§ **Trecho**
==========
No ano seguinte, Father John Misty acabou – de maneira absolutamente inesperada para um artista indie – solicitado por Beyoncé e Lady Gaga para compor músicas para elas. “Foi muito orgânico, sabe?”, conta ele. “Alguém mostrou meu som para Beyoncé, ela gostou e me pediu para compor uma música. E foi o mesmo com a Lady Gaga, muito orgânico. Não é algo que eu sonhei fazer, mas, como poderia resistir?”. O resultado foi “Hold Up”, um dos vários sucessos de Lemonade (2016), coassinada por Tillman. Foi o mesmo caso de “Come to Mama”, canção mais identificável com o universo do artista, que Gaga lançou em Joanne (2016) e depois teve a versão demo (cantada por Tillman) publicada na internet.
==========
§ **Entradas de dados**
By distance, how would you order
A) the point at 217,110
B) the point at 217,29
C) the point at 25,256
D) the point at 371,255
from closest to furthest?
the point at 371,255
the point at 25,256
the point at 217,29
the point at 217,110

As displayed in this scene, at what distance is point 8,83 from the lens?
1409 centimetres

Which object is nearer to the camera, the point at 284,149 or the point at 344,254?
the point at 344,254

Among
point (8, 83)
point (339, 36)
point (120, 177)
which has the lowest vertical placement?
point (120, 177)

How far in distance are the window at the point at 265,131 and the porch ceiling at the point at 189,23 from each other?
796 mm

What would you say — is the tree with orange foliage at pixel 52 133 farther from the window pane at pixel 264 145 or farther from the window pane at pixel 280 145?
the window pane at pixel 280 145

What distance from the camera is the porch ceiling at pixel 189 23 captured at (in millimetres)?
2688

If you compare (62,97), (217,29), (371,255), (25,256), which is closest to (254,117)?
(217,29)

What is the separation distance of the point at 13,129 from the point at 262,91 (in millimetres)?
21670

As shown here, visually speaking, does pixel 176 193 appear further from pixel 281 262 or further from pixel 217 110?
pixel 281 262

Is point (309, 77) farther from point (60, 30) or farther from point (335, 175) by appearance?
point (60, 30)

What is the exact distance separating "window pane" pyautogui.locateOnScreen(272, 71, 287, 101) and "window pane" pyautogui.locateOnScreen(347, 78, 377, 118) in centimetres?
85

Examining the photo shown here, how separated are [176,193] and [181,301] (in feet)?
==========
§ **Ações a realizar**
1 - Liste todos os títulos de canções e de álbuns citados no trecho sobre Father John Misty.
2 - Reescreva de forma mais breve o parágrafo do trecho sobre Father John Misty que começa com "No ano seguinte", mantendo os fatos principais.
3 - Retome o trecho sobre Father John Misty, continuando a escrita a partir do ponto em que ele termina.

§ **Respostas em ordem**
1 - "Hold Up", Lemonade, "Come to Mama" e Joanne.

2 - No ano seguinte, Father John Misty, um artista indie, foi chamado por Beyoncé e Lady Gaga para compor para elas. Ele diz que tudo aconteceu de forma "orgânica" e que não tinha sonhado com isso, mas não poderia resistir. Dessa parceria nasceu "Hold Up", um dos sucessos de Lemonade (2016), coassinada por Tillman. Também surgiu "Come to Mama", que Gaga lançou em Joanne (2016) e cuja versão demo, cantada por Tillman, foi depois publicada na internet.

3 -
A expectativa em torno de Pure Comedy, que ganha vida em abril, cresceu a ponto de Tillman ser sondado por gravadoras major. “Me chamaram para almoçar e blá blá blá”, conta ele, que permaneceu na Sub Pop (clássico selo identificado com o grunge e a música independente de Seattle, onde ele morou por anos), sem esconder o desprezo. “Mas não pertenço a elas. Assinar com grandes gravadoras é estúpido. Diga uma banda indie que assinou com uma gravadora e isso funcionou. É sempre uma história trágica. E muitos dos pop stars que conheço queriam estar em gravadoras menores. Eles ganham dinheiro, mas é meio tudo que conseguem.”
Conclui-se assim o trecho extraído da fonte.